Dataset records.
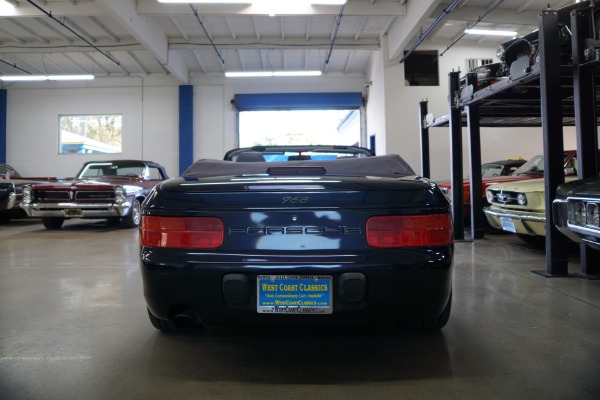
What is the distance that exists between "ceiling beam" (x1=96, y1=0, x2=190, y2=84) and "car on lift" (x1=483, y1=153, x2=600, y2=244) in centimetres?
836

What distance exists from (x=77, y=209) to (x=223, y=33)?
7489mm

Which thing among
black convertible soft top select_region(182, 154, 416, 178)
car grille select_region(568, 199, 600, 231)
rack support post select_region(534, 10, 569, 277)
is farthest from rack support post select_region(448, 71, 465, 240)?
black convertible soft top select_region(182, 154, 416, 178)

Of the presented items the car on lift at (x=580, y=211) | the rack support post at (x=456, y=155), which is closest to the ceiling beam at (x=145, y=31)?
the rack support post at (x=456, y=155)

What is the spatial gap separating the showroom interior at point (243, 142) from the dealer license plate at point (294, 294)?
0.31m

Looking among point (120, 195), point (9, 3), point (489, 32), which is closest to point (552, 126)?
point (120, 195)

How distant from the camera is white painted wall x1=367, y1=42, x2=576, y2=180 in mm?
12828

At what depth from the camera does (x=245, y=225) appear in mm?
1800

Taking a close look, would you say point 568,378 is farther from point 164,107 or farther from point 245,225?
point 164,107

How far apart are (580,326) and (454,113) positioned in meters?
4.30

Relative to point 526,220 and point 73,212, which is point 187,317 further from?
point 73,212

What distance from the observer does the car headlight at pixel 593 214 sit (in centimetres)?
227

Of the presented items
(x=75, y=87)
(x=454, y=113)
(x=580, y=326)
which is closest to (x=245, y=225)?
(x=580, y=326)

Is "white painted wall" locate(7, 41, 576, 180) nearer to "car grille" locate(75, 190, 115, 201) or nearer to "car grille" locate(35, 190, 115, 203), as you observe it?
"car grille" locate(35, 190, 115, 203)

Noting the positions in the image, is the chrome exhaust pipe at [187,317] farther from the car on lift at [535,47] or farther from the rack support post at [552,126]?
the car on lift at [535,47]
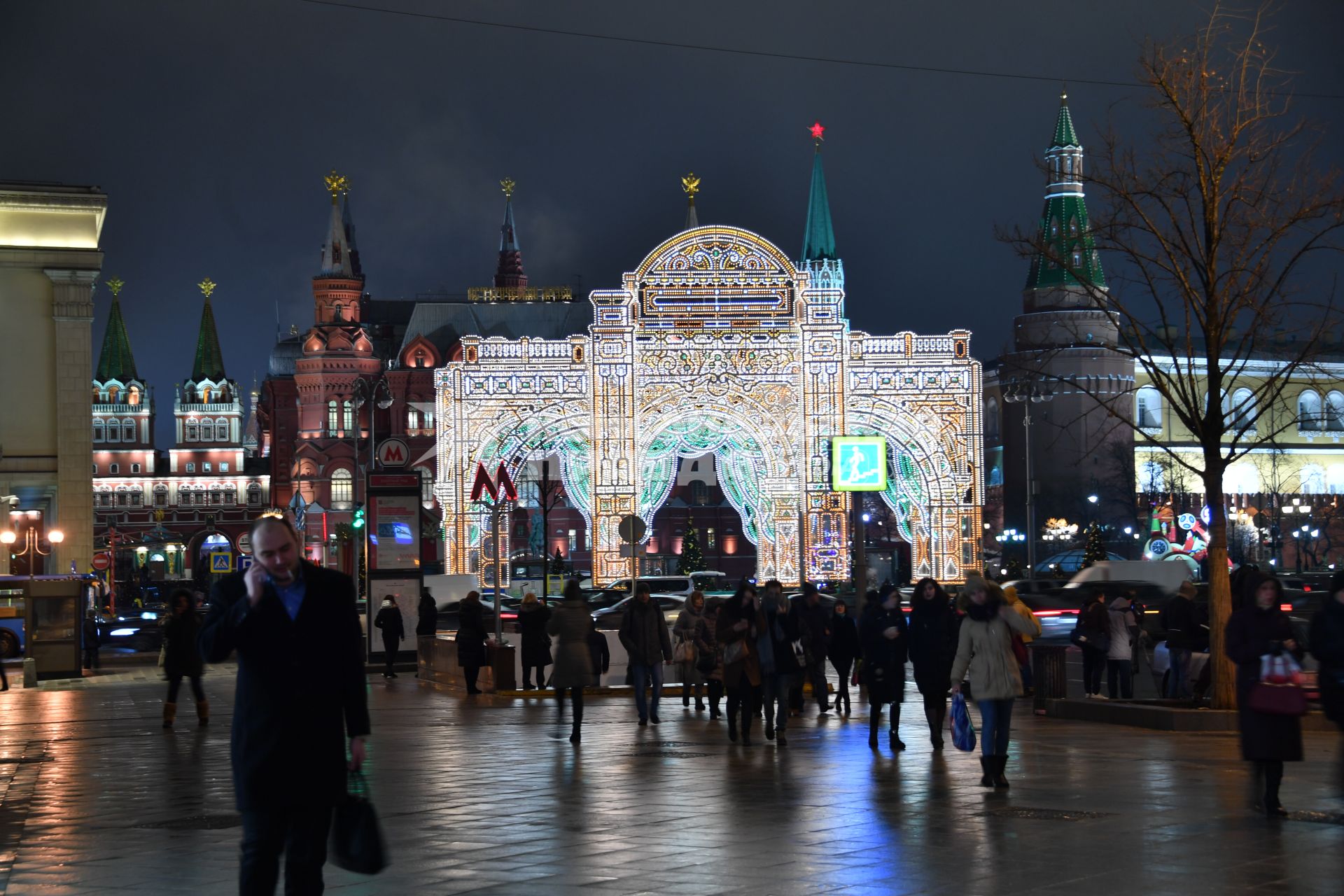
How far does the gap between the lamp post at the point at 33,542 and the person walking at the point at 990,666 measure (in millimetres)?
36894

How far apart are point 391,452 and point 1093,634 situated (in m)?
15.2

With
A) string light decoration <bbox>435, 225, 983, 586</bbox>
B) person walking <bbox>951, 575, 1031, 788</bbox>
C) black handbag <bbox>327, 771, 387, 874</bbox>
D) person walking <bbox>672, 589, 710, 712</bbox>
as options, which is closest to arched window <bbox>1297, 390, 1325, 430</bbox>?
string light decoration <bbox>435, 225, 983, 586</bbox>

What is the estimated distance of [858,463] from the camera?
35.8 metres

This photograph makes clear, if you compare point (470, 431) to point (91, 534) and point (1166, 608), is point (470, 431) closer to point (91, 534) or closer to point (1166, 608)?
point (91, 534)

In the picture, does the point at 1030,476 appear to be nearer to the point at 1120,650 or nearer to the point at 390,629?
A: the point at 390,629

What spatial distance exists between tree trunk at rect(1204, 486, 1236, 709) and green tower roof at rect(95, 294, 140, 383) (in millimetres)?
144623

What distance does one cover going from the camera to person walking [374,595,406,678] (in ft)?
106

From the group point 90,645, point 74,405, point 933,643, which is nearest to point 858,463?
point 90,645

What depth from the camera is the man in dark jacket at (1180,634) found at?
21.7m

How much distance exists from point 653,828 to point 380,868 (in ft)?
14.8

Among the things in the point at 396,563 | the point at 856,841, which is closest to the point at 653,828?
the point at 856,841

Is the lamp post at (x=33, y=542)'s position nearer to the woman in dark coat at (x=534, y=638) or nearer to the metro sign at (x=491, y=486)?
the metro sign at (x=491, y=486)

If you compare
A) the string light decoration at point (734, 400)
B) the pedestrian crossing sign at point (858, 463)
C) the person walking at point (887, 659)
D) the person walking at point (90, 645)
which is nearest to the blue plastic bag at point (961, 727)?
the person walking at point (887, 659)

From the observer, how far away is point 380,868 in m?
6.89
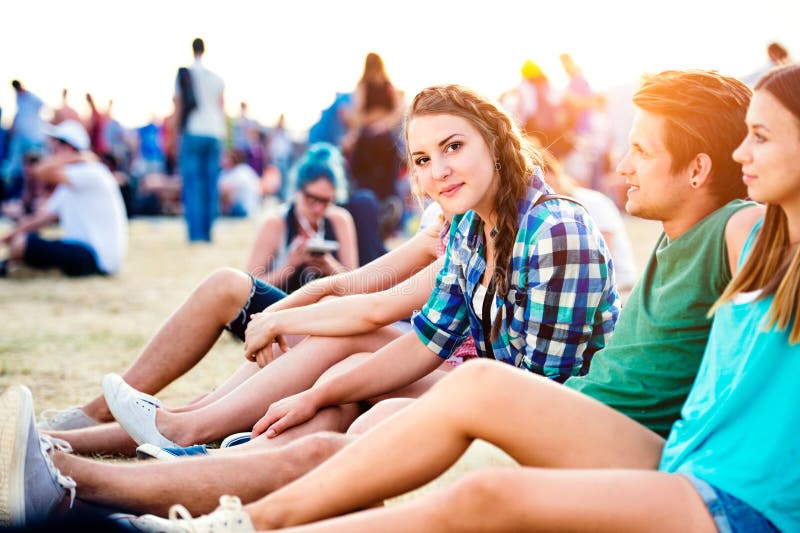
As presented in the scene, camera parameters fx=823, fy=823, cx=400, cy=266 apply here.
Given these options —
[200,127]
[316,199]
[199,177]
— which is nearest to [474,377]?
[316,199]

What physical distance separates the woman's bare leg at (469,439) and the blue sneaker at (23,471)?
1.66 ft

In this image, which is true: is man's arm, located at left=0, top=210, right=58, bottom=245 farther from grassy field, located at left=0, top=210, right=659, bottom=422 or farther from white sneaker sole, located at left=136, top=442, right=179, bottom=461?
white sneaker sole, located at left=136, top=442, right=179, bottom=461

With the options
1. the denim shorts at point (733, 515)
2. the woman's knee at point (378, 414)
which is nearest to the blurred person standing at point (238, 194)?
the woman's knee at point (378, 414)

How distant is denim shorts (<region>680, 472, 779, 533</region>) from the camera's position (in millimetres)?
1503

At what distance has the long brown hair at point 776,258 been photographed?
5.05 ft

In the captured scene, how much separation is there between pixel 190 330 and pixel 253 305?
10.0 inches

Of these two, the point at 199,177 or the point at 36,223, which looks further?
the point at 199,177

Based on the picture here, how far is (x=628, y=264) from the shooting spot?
5777 millimetres

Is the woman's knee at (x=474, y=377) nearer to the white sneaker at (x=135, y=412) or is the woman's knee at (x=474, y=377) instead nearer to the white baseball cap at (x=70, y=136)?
the white sneaker at (x=135, y=412)

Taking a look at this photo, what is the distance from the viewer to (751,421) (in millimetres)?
1554

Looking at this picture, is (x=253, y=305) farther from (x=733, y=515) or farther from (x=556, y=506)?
(x=733, y=515)

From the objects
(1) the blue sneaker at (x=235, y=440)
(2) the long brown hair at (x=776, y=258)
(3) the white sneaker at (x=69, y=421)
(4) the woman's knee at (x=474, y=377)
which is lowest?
(3) the white sneaker at (x=69, y=421)

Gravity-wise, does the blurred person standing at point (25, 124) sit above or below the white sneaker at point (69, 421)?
above

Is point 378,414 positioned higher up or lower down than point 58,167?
lower down
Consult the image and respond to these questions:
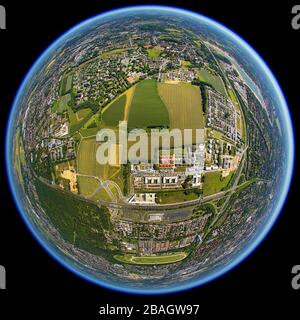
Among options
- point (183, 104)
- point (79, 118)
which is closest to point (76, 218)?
point (79, 118)

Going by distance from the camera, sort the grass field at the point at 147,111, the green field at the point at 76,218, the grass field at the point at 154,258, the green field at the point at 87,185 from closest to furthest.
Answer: the grass field at the point at 147,111
the green field at the point at 87,185
the green field at the point at 76,218
the grass field at the point at 154,258

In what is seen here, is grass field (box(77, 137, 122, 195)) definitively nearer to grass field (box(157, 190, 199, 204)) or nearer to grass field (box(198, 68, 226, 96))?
grass field (box(157, 190, 199, 204))

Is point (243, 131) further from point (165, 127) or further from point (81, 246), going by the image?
point (81, 246)

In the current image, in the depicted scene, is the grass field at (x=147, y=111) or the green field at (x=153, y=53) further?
the green field at (x=153, y=53)

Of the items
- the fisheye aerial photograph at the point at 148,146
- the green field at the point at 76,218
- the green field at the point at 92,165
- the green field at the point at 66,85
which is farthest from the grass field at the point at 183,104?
the green field at the point at 76,218

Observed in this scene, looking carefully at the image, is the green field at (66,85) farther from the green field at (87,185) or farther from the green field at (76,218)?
the green field at (76,218)

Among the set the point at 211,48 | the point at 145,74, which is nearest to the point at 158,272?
the point at 145,74
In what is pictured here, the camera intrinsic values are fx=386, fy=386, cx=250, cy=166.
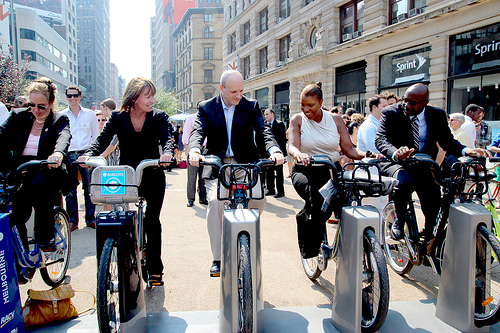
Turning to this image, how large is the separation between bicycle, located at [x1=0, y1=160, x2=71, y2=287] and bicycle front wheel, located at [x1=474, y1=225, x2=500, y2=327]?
143 inches

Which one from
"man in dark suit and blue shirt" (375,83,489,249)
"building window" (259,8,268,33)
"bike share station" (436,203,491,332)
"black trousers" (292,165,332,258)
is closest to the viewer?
"bike share station" (436,203,491,332)

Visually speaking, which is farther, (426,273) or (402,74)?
(402,74)

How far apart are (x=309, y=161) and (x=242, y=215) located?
838mm

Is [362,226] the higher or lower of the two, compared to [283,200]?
higher

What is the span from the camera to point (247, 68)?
38.4m

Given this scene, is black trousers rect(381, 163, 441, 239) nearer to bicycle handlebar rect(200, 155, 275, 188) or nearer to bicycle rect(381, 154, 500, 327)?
bicycle rect(381, 154, 500, 327)

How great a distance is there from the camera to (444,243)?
11.3ft

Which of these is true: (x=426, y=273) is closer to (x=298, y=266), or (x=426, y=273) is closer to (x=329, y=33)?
(x=298, y=266)

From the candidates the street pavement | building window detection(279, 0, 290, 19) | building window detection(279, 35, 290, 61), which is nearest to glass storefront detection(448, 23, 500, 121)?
the street pavement

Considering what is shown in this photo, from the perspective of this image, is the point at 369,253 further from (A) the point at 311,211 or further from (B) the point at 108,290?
(B) the point at 108,290

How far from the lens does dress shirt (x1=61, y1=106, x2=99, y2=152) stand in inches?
255

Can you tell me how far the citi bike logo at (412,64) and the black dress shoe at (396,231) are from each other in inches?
588

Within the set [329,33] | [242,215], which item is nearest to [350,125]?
[242,215]

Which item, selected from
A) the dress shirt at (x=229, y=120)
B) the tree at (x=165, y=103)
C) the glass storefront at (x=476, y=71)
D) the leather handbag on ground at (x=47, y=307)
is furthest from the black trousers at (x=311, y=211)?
the tree at (x=165, y=103)
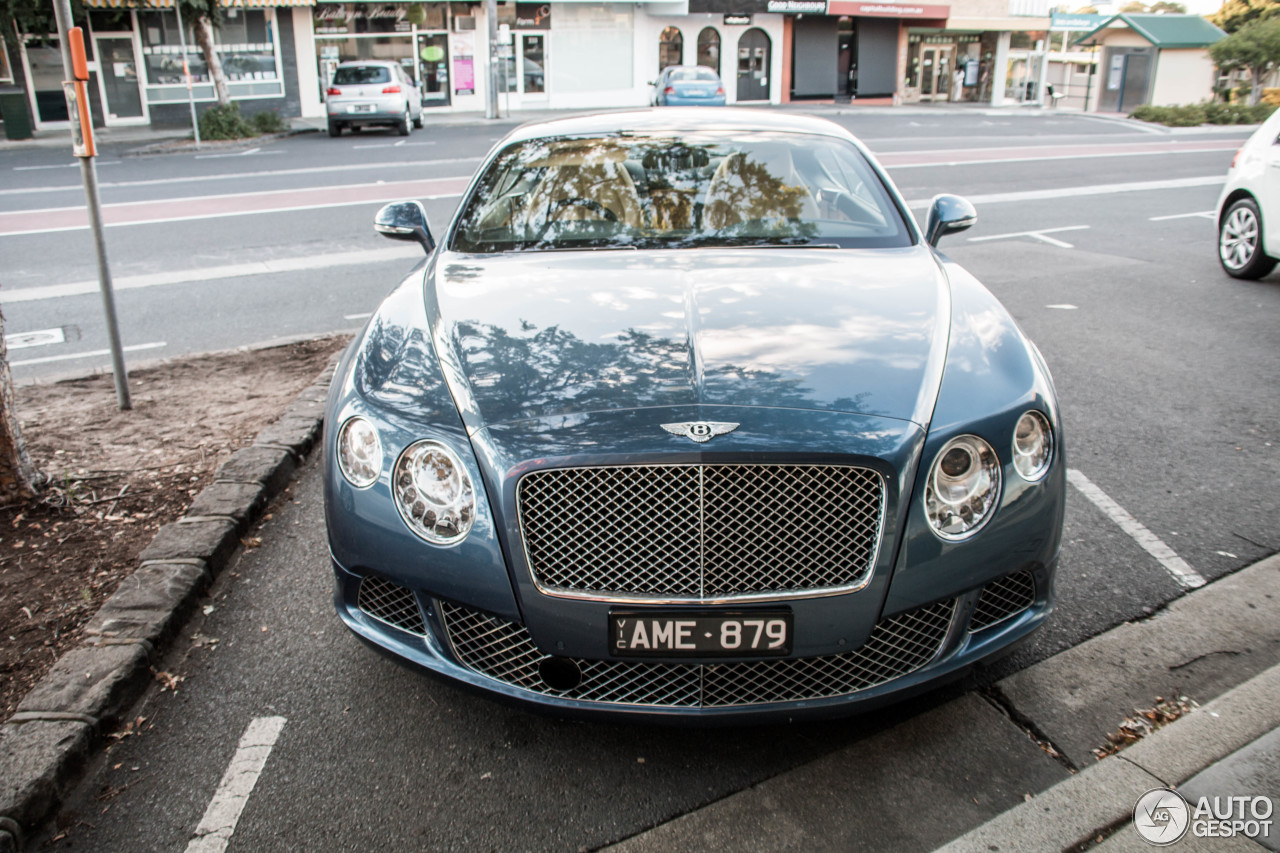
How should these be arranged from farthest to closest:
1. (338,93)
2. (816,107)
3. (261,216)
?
(816,107)
(338,93)
(261,216)

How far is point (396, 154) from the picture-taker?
19.8m

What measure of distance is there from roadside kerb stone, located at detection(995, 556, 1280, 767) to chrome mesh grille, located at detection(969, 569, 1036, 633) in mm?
385

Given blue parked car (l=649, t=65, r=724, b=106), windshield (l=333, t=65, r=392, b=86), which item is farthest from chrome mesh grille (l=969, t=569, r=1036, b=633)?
blue parked car (l=649, t=65, r=724, b=106)

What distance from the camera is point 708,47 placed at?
1591 inches

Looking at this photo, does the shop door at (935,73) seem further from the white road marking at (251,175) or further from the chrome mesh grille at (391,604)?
the chrome mesh grille at (391,604)

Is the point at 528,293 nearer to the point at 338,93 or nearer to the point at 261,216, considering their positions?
the point at 261,216

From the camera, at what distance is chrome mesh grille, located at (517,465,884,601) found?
2309 mm

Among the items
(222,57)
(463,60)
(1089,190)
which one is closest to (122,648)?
(1089,190)

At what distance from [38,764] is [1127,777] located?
105 inches

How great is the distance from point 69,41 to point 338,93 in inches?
842

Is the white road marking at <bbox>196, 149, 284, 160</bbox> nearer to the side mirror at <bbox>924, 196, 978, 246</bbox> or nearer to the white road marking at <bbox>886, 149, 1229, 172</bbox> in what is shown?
the white road marking at <bbox>886, 149, 1229, 172</bbox>

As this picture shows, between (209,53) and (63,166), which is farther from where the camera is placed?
(209,53)

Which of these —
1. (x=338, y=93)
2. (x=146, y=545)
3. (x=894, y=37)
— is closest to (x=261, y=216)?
(x=146, y=545)

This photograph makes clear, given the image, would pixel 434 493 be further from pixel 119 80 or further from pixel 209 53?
pixel 119 80
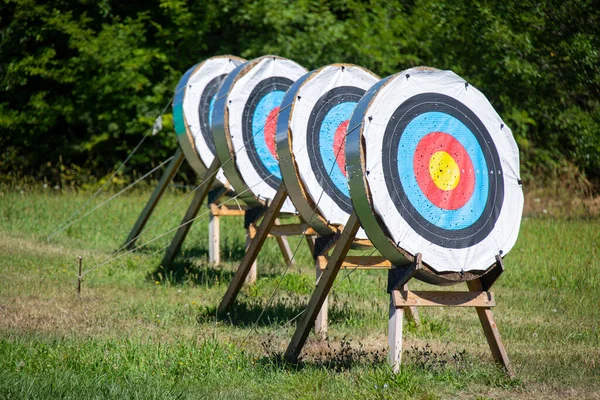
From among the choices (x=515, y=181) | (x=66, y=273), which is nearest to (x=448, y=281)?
(x=515, y=181)

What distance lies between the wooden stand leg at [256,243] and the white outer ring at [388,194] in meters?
1.43

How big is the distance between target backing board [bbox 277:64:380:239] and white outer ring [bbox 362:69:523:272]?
3.04 ft

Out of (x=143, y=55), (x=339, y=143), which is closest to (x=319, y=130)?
(x=339, y=143)

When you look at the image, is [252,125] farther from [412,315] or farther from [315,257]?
[412,315]

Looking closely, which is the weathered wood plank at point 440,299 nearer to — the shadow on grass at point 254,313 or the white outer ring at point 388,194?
the white outer ring at point 388,194

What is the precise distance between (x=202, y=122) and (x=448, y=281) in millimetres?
4825

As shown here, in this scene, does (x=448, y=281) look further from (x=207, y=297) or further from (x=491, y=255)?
(x=207, y=297)

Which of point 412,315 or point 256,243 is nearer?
point 256,243

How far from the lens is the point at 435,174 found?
16.9 feet

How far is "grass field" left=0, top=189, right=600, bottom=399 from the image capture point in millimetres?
4730

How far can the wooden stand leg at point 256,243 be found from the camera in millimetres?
6199

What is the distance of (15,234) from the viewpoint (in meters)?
10.5

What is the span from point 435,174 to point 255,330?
79.7 inches

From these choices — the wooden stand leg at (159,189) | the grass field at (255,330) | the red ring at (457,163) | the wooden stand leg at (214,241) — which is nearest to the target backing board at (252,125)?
the grass field at (255,330)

Job.
Copy exactly the lines from the one containing "Which of these —" through the final line of the records above, both included, and leave out any pictures.

The solution.
Which of these —
1. (x=338, y=93)
2. (x=146, y=545)
3. (x=894, y=37)
— is closest to (x=261, y=216)?
(x=146, y=545)

This photograph makes clear, given the image, would pixel 434 493 be further from pixel 119 80 or further from pixel 209 53?
pixel 119 80
From among the choices (x=515, y=181) | (x=66, y=273), which is nearest to (x=448, y=281)?
(x=515, y=181)

What distance lies between the wooden stand leg at [256,243] and the white outer ring at [388,194] in meters?
1.43

How big is the distance between target backing board [bbox 277:64:380:239] and white outer ring [bbox 362:69:523:272]?
3.04 ft

Out of (x=143, y=55), (x=339, y=143), which is closest to (x=319, y=130)?
(x=339, y=143)

When you look at the image, is [252,125] farther from [412,315] or farther from [315,257]?
[412,315]

Looking closely, which is the weathered wood plank at point 440,299 nearer to — the shadow on grass at point 254,313 or the white outer ring at point 388,194?
the white outer ring at point 388,194

What is the precise distance between (x=202, y=122) and (x=448, y=281) in millimetres?
4825

As shown here, in this scene, does (x=448, y=281) look further from (x=207, y=297) or further from (x=491, y=255)?
(x=207, y=297)

Which of point 412,315 or point 256,243 is nearer?
point 256,243

How far from the lens is the point at 435,174 found?
16.9 feet

How far is "grass field" left=0, top=189, right=600, bottom=399 from the image capture point in millimetres?
4730

How far can the wooden stand leg at point 256,243 be found from the camera in millimetres?
6199

What is the distance of (15,234) from the viewpoint (in meters)?
10.5

What is the span from point 435,174 to point 255,330?
79.7 inches

From these choices — the wooden stand leg at (159,189) | the grass field at (255,330) | the red ring at (457,163) | the wooden stand leg at (214,241) — which is nearest to the target backing board at (252,125)?
the grass field at (255,330)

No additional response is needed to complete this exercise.